Robert Klatt
Schimmelpilze können Materialien für die Produktion von Kunstleder, Papier und anderen Geweben liefern. Die Zucht ist schnell und ohne umweltschädliche Zusatzstoffe möglich.
Borås (Schweden). Die Produktion der Materialien für Baumwolle, Leder, Kunstleder, Papier und andere stoffartige Gewebe verursachen hohe Umweltschäden. Besonders problematisch ist beim Anbau und der Verarbeitung von Baumwelle und in der Papierproduktion der hohe Wasserverbrauch. Kunstleder besteht hingegen größtenteils aus Erdölprodukten. Zudem kommen bei allen Materialien weitere umweltschädliche Chemikalien in der Herstellung zum Einsatz.
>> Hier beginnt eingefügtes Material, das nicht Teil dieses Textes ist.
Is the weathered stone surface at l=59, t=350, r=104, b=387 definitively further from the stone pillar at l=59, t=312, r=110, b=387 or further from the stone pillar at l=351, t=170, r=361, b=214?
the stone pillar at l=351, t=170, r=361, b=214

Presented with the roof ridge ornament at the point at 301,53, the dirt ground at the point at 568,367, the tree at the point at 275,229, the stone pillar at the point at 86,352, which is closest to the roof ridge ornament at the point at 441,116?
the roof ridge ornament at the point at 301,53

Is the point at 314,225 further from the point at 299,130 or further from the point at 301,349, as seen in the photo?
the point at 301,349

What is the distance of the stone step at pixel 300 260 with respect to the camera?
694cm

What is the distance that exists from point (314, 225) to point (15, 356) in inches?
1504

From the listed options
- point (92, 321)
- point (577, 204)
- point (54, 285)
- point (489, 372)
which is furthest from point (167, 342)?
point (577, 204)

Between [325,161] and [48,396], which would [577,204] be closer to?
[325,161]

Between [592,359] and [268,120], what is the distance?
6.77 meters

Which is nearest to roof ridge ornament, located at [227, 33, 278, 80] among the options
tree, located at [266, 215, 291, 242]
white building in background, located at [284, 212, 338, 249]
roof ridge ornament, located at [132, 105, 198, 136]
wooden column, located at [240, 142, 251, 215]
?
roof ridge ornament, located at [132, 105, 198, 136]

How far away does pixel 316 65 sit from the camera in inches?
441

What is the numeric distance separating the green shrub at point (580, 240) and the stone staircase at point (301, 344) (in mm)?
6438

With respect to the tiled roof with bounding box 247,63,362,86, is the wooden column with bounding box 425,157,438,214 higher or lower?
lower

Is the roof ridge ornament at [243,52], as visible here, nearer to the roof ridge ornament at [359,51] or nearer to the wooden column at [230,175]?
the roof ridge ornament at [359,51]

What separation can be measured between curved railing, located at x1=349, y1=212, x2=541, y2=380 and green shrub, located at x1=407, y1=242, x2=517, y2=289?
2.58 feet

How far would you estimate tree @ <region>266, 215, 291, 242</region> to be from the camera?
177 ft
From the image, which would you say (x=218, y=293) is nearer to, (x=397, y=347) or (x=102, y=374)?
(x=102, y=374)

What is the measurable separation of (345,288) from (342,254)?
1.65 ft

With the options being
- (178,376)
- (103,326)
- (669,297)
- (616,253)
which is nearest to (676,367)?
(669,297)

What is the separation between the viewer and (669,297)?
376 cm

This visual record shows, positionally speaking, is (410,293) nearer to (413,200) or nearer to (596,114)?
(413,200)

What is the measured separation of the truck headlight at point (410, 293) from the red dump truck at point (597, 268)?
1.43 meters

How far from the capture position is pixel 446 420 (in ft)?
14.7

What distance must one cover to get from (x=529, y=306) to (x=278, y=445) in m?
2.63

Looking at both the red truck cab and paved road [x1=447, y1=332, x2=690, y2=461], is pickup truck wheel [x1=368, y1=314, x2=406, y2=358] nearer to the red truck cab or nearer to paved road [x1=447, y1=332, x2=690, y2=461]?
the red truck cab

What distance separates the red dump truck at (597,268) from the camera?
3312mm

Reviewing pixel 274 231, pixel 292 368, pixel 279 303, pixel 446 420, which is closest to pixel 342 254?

Wissenschaftler der Universität Borås haben auf dem ACS Spring Meeting 2022 eine Alternative vorgestellt. Das Team um Akram Zamani beschäftigte sich dazu mit dem Schimmelpilz Rhizopus delemar. Die Zellwände dessen Pilzfäden haben einen hohen Chitin- und Chitosananteil. Ihre Widerstandsfähigkeit ist deshalb deutlich höher als bei den mikroskopisch feinen Pilzhyphen des normalen Brotschimmels. Die Forscher kamen deshalb auf die Idee, dass diese Schimmelpilzfäden sich als Material für Textilien, Papier und Kunstleder nutzen lassen.
Um die benötigten Schimmelpilzfäden herzustellen, sammelten die Forscher altes Brot in Supermärkten, das ansonsten im Müll gelandet wäre. Dies zerkleinerten und trockneten sie dann im Labor. Anschließend wurde es gemeinsam mit Pilzsporen und Wasser in einen Bioreaktor gegeben, wo in der Nährlösung dann die Pilze wuchsen. Nach nur zwei Tagen konnten die Wissenschaftler so Pilzmasse entnehmen und diese von Fetten, Proteinen und anderen Zellbestandteilen befreien. Es verblieb so eine gelartige Masse aus den Zellwänden der Pilzfasern.
„Bei der Entwicklung unseres Prozesses haben wir darauf geachtet, keine giftigen Chemikalien oder anderen umweltschädlichen Verfahren einzusetzen“, erklärt Zamani. Die Pilzfasern konnten anschließend im feuchten Zustand zu einem Garn gesponnen werden. Laut den Forschern könnte dieses als Nahtmaterial oder als wundheilendes Verbandsmaterial in der Medizin verwendet werden. Außerdem können die Pilzfasern als Alternative für normale Baumwollstoffe dienen, wenn aus ihnen ein Stoff gewebt wird.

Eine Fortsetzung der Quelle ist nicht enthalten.